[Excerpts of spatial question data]

************

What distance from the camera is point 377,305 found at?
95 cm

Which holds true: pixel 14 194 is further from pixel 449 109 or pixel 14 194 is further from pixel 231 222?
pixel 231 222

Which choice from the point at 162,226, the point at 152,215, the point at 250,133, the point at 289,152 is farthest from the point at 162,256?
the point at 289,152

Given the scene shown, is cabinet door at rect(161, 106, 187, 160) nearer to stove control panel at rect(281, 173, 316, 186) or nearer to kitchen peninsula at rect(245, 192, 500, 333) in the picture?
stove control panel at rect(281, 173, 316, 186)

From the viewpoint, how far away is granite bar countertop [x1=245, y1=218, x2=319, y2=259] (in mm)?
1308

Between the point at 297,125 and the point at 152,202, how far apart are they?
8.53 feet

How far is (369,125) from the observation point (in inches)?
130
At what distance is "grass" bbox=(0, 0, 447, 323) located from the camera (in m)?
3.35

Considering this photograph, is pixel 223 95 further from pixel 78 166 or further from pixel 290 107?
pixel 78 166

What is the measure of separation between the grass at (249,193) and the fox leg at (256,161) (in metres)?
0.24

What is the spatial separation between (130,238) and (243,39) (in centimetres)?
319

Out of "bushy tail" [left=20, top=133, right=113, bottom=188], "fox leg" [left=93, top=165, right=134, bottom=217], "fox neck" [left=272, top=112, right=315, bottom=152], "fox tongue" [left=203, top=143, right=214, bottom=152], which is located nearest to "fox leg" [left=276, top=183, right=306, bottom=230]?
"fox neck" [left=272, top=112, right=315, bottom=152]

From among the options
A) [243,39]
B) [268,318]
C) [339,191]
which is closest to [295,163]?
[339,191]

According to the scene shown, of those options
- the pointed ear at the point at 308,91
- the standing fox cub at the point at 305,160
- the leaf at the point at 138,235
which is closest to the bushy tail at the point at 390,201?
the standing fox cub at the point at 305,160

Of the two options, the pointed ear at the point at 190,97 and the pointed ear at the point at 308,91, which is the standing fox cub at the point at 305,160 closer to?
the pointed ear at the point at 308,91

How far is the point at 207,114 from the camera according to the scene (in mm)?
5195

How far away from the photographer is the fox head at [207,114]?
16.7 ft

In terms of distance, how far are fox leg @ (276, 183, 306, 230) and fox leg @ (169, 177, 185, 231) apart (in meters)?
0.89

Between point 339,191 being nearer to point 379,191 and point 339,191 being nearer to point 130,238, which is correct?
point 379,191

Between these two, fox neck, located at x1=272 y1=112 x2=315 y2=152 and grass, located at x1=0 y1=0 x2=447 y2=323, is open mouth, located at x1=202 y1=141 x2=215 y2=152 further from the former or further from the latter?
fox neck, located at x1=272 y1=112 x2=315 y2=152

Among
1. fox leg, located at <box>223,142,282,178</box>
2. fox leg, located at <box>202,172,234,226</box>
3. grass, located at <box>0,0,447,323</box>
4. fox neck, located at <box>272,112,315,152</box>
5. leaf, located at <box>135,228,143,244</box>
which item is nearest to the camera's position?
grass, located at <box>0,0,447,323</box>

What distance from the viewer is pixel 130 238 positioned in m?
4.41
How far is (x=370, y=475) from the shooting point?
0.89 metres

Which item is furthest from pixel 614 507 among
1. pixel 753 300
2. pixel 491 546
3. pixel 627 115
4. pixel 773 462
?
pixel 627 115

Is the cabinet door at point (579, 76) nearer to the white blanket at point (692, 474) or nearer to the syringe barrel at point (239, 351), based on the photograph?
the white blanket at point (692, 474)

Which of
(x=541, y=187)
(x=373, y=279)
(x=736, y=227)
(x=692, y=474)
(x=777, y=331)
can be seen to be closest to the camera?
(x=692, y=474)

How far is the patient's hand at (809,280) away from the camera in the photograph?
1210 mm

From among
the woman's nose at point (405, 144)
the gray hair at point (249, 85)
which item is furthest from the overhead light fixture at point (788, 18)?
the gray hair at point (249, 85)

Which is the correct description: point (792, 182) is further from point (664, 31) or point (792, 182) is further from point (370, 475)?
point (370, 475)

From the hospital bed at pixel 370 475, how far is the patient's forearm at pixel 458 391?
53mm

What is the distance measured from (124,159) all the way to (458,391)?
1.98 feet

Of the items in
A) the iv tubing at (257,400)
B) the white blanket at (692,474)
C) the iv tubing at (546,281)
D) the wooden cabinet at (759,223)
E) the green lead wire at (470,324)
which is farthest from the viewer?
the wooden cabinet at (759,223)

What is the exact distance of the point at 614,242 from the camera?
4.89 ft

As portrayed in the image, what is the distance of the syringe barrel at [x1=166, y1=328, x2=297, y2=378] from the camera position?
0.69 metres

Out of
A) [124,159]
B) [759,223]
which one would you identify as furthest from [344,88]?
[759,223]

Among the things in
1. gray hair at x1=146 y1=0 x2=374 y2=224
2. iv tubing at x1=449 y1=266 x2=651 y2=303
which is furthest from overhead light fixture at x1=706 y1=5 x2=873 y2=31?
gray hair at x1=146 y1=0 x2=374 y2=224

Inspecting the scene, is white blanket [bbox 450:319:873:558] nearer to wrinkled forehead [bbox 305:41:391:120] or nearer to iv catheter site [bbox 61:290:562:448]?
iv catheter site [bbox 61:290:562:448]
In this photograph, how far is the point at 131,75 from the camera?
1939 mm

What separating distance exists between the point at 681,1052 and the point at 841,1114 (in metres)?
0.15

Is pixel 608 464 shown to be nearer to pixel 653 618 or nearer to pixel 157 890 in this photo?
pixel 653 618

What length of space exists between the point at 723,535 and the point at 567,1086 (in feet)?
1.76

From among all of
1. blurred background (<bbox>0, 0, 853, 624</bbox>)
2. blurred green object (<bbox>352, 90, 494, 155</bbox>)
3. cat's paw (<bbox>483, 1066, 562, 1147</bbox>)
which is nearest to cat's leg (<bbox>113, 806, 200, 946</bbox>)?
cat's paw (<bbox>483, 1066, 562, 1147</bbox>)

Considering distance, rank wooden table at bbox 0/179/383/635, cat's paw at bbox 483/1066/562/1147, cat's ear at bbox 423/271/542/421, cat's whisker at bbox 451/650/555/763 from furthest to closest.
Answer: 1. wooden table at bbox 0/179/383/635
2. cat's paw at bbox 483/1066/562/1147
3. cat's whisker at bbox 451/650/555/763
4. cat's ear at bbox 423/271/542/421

************

### WORK TO COMPLETE
The full set of records should be duplicated exactly.

### TASK OUTPUT
What distance from the camera is point 377,305 found at?
95 cm

Which holds true: pixel 14 194 is further from pixel 449 109 or pixel 14 194 is further from pixel 231 222?
pixel 231 222

Which choice from the point at 162,226, the point at 152,215, the point at 250,133, the point at 289,152 is farthest from the point at 162,256?
the point at 289,152

Given the scene shown, is cabinet door at rect(161, 106, 187, 160) nearer to stove control panel at rect(281, 173, 316, 186) or nearer to kitchen peninsula at rect(245, 192, 500, 333) in the picture?
stove control panel at rect(281, 173, 316, 186)

From the viewpoint, how far away is granite bar countertop [x1=245, y1=218, x2=319, y2=259] (in mm)?
1308

Between the point at 297,125 and the point at 152,202, how far apart are they?
8.53 feet

How far is (369,125) from the observation point (in inches)?
130
At what distance is "grass" bbox=(0, 0, 447, 323) located from the camera (in m)?
3.35

Considering this photograph, is pixel 223 95 further from pixel 78 166 or further from pixel 290 107?
pixel 78 166

What is the measure of separation between the grass at (249,193) and the fox leg at (256,161) (in metres)?
0.24

What is the spatial separation between (130,238) and (243,39) (in centimetres)?
319

Out of "bushy tail" [left=20, top=133, right=113, bottom=188], "fox leg" [left=93, top=165, right=134, bottom=217], "fox neck" [left=272, top=112, right=315, bottom=152], "fox tongue" [left=203, top=143, right=214, bottom=152], which is located nearest to "fox leg" [left=276, top=183, right=306, bottom=230]?
"fox neck" [left=272, top=112, right=315, bottom=152]

From among the options
A) [243,39]
B) [268,318]
C) [339,191]
which is closest to [295,163]?
[339,191]

According to the scene shown, of those options
- the pointed ear at the point at 308,91
- the standing fox cub at the point at 305,160
- the leaf at the point at 138,235
which is closest to the bushy tail at the point at 390,201?
the standing fox cub at the point at 305,160

Of the two options, the pointed ear at the point at 190,97 and the pointed ear at the point at 308,91, which is the standing fox cub at the point at 305,160 closer to?
the pointed ear at the point at 308,91

How far is the point at 207,114 from the camera according to the scene (in mm)?
5195

How far away from the photographer is the fox head at [207,114]?
16.7 ft

In terms of distance, how far are fox leg @ (276, 183, 306, 230) and fox leg @ (169, 177, 185, 231) apart (in meters)?
0.89

Between point 339,191 being nearer to point 379,191 and point 339,191 being nearer to point 130,238, which is correct?
point 379,191

Between these two, fox neck, located at x1=272 y1=112 x2=315 y2=152 and grass, located at x1=0 y1=0 x2=447 y2=323, is open mouth, located at x1=202 y1=141 x2=215 y2=152 further from the former or further from the latter?
fox neck, located at x1=272 y1=112 x2=315 y2=152

Among
1. fox leg, located at <box>223,142,282,178</box>
2. fox leg, located at <box>202,172,234,226</box>
3. grass, located at <box>0,0,447,323</box>
4. fox neck, located at <box>272,112,315,152</box>
5. leaf, located at <box>135,228,143,244</box>
which item is nearest to the camera's position?
grass, located at <box>0,0,447,323</box>

What distance from the viewer is pixel 130 238 positioned in m?
4.41
How far is (x=370, y=475) from the shooting point?
0.89 metres

Which item is furthest from pixel 614 507 among
1. pixel 753 300
2. pixel 491 546
3. pixel 627 115
4. pixel 773 462
?
pixel 627 115

Is the cabinet door at point (579, 76) nearer to the white blanket at point (692, 474) or nearer to the syringe barrel at point (239, 351), based on the photograph?
the white blanket at point (692, 474)

Which of
(x=541, y=187)
(x=373, y=279)
(x=736, y=227)
(x=692, y=474)
(x=777, y=331)
can be seen to be closest to the camera?
(x=692, y=474)

How far is the patient's hand at (809,280) away from the camera in the photograph?
1210 mm

From among
the woman's nose at point (405, 144)
the gray hair at point (249, 85)
which item is furthest from the overhead light fixture at point (788, 18)?
the gray hair at point (249, 85)

Which is the correct description: point (792, 182) is further from point (664, 31) or point (792, 182) is further from point (370, 475)?
point (370, 475)

From the hospital bed at pixel 370 475, how far is the patient's forearm at pixel 458 391?
53mm

What is the distance measured from (124,159) all the way to (458,391)?
1.98 feet

Of the items in
A) the iv tubing at (257,400)
B) the white blanket at (692,474)
C) the iv tubing at (546,281)
D) the wooden cabinet at (759,223)
E) the green lead wire at (470,324)
which is farthest from the viewer?
the wooden cabinet at (759,223)

What is the exact distance of the point at 614,242 from the camera?
4.89 ft

As portrayed in the image, what is the distance of the syringe barrel at [x1=166, y1=328, x2=297, y2=378] from the camera position?
0.69 metres

Out of
A) [124,159]
B) [759,223]
which one would you identify as furthest from [344,88]?
[759,223]

Among the things in
1. gray hair at x1=146 y1=0 x2=374 y2=224
2. iv tubing at x1=449 y1=266 x2=651 y2=303
which is furthest from overhead light fixture at x1=706 y1=5 x2=873 y2=31?
gray hair at x1=146 y1=0 x2=374 y2=224

Inspecting the scene, is white blanket [bbox 450:319:873:558] nearer to wrinkled forehead [bbox 305:41:391:120] or nearer to iv catheter site [bbox 61:290:562:448]?
iv catheter site [bbox 61:290:562:448]
In this photograph, how far is the point at 131,75 from the camera?
1939 mm

What separating distance exists between the point at 681,1052 and the point at 841,1114 (in metres)?
0.15

Is pixel 608 464 shown to be nearer to pixel 653 618 or nearer to pixel 157 890 in this photo?
pixel 653 618

What length of space exists between the point at 723,535 and the point at 567,1086 (in feet)?
1.76

From among all of
1. blurred background (<bbox>0, 0, 853, 624</bbox>)
2. blurred green object (<bbox>352, 90, 494, 155</bbox>)
3. cat's paw (<bbox>483, 1066, 562, 1147</bbox>)
which is nearest to cat's leg (<bbox>113, 806, 200, 946</bbox>)?
cat's paw (<bbox>483, 1066, 562, 1147</bbox>)

Considering distance, rank wooden table at bbox 0/179/383/635, cat's paw at bbox 483/1066/562/1147, cat's ear at bbox 423/271/542/421, cat's whisker at bbox 451/650/555/763 from furthest to closest.
Answer: 1. wooden table at bbox 0/179/383/635
2. cat's paw at bbox 483/1066/562/1147
3. cat's whisker at bbox 451/650/555/763
4. cat's ear at bbox 423/271/542/421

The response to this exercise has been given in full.